GM CEO Henderson sees Opel signing by early October

GM CEO Henderson sees Opel signing by early October

FRANKFURT (Reuters) — General Motors Co. CEO Fritz Henderson expects that a deal to sell a majority in Opel to a Russian-backed consortium around Magna International Inc. can be signed by the beginning of next month.
“We’re trying to get all things done by early October,” he told reporters at the Frankfurt auto show on Wednesday.

Speaking about GM‘s domestic business, Henderson said GM expected to achieve its break-even point for the U.S. market next year and added that September retail sales would be “very weak” for GM and the overall industry now that the government’s “Cash for Clunkers” scheme had expired.

Henderson said there were four minor issues still to be resolved with Magna on the Opel deal, such as how to implement joint purchasing, but these were easy enough for him to be highly confident a sale could close by the end of this year.

“Please don’t misread me in saying we have disagreements — it’s just that the work was prioritized into four major items that are the highest complexity,” he said.

GM photo

“Those are now completed and could be signed today.
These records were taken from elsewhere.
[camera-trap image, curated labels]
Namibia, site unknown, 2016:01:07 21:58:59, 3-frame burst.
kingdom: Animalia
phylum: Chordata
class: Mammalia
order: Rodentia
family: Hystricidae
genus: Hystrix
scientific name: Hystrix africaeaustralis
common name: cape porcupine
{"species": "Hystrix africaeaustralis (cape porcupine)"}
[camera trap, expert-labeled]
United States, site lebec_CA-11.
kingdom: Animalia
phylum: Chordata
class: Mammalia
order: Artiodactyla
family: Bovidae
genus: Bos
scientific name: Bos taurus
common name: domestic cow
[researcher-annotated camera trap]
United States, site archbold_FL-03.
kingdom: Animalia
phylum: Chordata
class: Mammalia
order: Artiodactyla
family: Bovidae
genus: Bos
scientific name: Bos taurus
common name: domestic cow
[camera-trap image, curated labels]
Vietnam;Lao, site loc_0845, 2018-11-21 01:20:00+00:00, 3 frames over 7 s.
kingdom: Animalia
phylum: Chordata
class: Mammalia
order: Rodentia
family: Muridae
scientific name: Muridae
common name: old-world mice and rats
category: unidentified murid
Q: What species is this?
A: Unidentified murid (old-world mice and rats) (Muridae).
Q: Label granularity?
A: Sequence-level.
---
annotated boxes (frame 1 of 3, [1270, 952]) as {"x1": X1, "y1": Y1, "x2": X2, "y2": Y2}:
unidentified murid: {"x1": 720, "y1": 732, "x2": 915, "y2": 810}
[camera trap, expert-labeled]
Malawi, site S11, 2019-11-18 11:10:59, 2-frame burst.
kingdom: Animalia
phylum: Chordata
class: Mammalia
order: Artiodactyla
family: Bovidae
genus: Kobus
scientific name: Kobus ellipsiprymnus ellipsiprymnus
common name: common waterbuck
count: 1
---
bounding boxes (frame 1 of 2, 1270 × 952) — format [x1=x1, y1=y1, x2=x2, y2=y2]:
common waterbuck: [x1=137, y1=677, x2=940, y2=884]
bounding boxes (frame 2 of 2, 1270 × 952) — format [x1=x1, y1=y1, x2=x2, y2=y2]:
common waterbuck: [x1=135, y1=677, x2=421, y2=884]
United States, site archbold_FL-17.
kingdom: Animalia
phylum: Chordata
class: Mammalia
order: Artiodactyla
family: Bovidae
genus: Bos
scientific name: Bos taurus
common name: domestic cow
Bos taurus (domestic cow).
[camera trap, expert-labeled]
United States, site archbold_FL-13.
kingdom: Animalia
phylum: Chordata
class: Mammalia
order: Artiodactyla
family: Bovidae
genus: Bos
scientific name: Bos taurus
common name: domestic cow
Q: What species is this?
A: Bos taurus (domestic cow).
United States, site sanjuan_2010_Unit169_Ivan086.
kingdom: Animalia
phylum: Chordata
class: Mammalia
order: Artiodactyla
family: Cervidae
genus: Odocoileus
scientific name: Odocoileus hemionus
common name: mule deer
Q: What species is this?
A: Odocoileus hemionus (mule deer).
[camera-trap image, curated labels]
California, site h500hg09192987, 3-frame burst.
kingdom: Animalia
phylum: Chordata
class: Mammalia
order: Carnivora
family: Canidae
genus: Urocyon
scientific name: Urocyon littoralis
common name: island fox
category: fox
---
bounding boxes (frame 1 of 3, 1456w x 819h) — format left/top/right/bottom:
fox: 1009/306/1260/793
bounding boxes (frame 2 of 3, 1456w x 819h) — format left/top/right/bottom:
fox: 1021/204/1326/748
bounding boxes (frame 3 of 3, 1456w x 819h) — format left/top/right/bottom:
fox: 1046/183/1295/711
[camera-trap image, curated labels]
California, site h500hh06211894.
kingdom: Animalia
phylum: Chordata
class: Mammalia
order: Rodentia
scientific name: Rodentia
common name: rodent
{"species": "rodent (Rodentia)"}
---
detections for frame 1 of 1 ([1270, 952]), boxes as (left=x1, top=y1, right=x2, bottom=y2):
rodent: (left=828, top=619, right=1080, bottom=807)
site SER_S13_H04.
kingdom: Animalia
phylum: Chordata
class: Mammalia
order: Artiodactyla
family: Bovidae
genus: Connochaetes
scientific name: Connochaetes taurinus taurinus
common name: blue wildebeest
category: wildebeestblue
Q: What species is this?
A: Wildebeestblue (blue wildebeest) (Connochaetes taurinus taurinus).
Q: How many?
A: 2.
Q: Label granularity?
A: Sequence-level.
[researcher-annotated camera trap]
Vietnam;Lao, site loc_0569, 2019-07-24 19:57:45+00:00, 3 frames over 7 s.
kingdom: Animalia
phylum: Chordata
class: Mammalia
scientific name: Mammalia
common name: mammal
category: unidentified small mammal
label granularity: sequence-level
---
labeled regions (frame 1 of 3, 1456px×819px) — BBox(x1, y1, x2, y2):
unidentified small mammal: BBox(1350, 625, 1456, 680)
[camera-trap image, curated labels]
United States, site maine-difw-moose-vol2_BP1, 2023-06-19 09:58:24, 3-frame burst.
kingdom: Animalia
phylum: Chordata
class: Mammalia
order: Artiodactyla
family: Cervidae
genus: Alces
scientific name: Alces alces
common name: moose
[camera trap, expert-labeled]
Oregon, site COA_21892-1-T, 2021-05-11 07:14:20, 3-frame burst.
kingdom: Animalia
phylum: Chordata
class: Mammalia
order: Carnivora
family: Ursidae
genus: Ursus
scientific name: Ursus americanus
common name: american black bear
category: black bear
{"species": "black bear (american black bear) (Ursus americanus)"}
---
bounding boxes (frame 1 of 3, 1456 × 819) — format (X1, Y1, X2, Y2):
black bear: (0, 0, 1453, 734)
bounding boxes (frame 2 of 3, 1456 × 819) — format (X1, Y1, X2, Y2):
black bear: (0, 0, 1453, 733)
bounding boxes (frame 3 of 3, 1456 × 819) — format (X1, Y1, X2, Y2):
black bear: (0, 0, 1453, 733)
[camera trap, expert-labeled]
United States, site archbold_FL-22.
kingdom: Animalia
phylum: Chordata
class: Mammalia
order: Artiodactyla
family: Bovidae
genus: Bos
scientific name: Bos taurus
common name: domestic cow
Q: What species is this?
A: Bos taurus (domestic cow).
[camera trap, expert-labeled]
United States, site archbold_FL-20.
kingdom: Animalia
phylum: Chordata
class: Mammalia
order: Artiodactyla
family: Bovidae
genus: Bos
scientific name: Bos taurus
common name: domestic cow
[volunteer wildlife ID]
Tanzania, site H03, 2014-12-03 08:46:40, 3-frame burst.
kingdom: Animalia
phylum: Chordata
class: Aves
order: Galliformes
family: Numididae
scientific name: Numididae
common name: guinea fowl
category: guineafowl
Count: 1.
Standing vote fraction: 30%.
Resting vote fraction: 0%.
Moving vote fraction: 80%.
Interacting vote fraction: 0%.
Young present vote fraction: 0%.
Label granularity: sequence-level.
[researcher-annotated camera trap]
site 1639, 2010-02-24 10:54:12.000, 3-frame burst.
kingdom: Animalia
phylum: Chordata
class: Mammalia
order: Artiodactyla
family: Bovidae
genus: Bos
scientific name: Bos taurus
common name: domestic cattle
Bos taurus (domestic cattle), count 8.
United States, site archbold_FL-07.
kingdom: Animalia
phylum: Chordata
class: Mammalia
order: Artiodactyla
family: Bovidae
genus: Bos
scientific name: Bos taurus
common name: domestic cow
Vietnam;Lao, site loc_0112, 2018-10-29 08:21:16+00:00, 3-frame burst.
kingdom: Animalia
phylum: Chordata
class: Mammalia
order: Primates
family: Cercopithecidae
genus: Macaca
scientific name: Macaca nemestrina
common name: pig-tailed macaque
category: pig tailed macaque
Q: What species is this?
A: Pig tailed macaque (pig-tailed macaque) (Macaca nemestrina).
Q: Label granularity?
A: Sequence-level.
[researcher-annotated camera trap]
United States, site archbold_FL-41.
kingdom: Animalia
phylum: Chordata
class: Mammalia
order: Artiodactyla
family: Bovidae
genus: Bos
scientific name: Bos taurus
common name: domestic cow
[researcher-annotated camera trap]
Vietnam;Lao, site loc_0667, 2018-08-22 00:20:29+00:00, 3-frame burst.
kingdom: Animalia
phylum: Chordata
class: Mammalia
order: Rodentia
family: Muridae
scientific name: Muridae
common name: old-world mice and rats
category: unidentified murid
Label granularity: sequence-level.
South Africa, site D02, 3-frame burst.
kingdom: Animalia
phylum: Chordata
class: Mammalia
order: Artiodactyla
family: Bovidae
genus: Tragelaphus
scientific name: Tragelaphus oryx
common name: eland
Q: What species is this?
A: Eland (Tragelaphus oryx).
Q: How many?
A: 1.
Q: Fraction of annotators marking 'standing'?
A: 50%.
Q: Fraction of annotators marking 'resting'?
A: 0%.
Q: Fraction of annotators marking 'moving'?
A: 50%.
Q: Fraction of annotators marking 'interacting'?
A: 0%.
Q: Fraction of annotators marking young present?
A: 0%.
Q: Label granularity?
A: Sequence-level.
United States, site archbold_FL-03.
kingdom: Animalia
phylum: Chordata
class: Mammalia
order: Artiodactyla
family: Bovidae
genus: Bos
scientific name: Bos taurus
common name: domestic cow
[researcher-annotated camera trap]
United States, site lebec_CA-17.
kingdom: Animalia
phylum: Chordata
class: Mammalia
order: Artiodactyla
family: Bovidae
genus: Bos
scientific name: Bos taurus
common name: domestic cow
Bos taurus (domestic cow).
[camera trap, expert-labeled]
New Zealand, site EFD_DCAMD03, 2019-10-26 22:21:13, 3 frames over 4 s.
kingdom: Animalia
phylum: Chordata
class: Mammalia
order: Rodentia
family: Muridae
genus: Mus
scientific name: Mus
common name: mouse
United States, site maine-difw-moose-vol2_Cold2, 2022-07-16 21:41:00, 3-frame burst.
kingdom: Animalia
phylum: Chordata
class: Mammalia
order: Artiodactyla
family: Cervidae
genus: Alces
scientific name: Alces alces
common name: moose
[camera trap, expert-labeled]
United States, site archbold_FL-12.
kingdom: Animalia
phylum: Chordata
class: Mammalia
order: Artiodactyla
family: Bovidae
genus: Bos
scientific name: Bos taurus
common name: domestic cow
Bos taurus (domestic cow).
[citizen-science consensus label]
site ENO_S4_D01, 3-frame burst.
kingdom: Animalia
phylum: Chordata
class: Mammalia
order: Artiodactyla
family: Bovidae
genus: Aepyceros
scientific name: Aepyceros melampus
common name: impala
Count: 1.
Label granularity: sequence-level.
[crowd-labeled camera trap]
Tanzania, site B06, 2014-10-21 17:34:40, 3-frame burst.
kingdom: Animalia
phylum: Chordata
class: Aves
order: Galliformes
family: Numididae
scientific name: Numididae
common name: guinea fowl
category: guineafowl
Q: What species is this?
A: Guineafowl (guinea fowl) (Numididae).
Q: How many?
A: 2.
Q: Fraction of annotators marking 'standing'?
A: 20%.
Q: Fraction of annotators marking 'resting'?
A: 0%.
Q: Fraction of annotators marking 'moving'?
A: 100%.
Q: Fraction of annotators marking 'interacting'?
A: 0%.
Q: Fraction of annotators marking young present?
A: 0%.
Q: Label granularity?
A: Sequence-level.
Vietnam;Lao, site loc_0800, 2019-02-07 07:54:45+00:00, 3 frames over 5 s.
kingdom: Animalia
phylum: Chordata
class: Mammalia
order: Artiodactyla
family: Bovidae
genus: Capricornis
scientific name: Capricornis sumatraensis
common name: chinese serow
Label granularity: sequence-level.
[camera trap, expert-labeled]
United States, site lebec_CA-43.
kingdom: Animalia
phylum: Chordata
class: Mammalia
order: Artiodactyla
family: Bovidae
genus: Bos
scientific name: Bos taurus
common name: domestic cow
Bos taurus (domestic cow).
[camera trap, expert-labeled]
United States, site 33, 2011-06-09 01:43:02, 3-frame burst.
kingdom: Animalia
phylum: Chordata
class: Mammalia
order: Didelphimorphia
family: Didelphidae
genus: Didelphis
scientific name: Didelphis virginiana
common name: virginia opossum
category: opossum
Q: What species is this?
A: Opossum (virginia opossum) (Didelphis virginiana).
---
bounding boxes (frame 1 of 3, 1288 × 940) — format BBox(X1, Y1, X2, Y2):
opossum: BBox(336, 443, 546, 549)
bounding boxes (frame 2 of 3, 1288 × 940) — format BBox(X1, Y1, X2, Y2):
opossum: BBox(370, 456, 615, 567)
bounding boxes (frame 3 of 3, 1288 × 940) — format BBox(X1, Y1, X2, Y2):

We just have some work to go on the smaller agreements before all eight can be done.”

Unforeseen delays possible

GM plans to conclude the sale by the end of November, but Henderson said he would not rule out the time plan could slip by as much as a month for unforeseen reasons.

Henderson rejected speculation that GM might still be examining alternatives to a Magna deal. GM‘s chief negotiator on the Opel sale, John Smith, had criticized that offer versus a rival bid from financial investor RHJ International.

“We want this deal to close. We want Opel to succeed — period,” the GM CEO said, adding there were no attempts by GM to wriggle a clause into the deal to buy Opel back in the future.

“There is no call option. There is no put option. So they can’t force us to buy and we can’t force them to sell. But if they want to sell, we have the right to make an offer,” he said.

While state-owned Russian lender Sberbank could not sell its 27.5 percent stake in Opel to just anyone, he was not concerned over a potential sale to Russian carmaker GAZ.

“We’re OK with that. We’ve been OK with that. So if they were to do it tomorrow there would be no problem,” he said.

GAZ, which almost formed a joint venture in Russia with GM and Magna over a year ago, has access to GM’s intellectual property under the deal and might end up building Opels in Nizhni Novgorod along with Opel‘s main plant in St. Petersburg.

“It would not likely be done by GAZ, but it could be done,” Henderson said, adding that he liked the idea of GM jointly producing with GAZ as previously planned with the joint venture.

Opel photo

Bochum vs. Antwerp

Henderson said Magna’s restructuring plans for Opel, which include 10,500 job cuts in Europe, were “sufficient,” and that Opel‘s losses would narrow a lot in 2010 versus this year.

“By 2011, we should be able to see the business get into a profitable position. That was what our plan was that was submitted to the (German) government,” he said. “It depends on volumes and many other things but if we execute that business plan together, the business should be able to achieve that.”

He said Opel‘s Belgian plant in Antwerp and its some 2,400 blue-collar workers could face closure under the Magna deal.

“That plant has been under evaluation for some time; no final decision has been taken. But it’s certainly at risk,” he said, adding that he was not looking to build any crossovers on GM‘s Gamma subcompact platform in Antwerp. Efficiency metrics like the cost per vehicle did not show that Antwerp was better than Bochum, a German site that would remain open under the deal, Henderson said. The EU could object to the Magna deal were this true.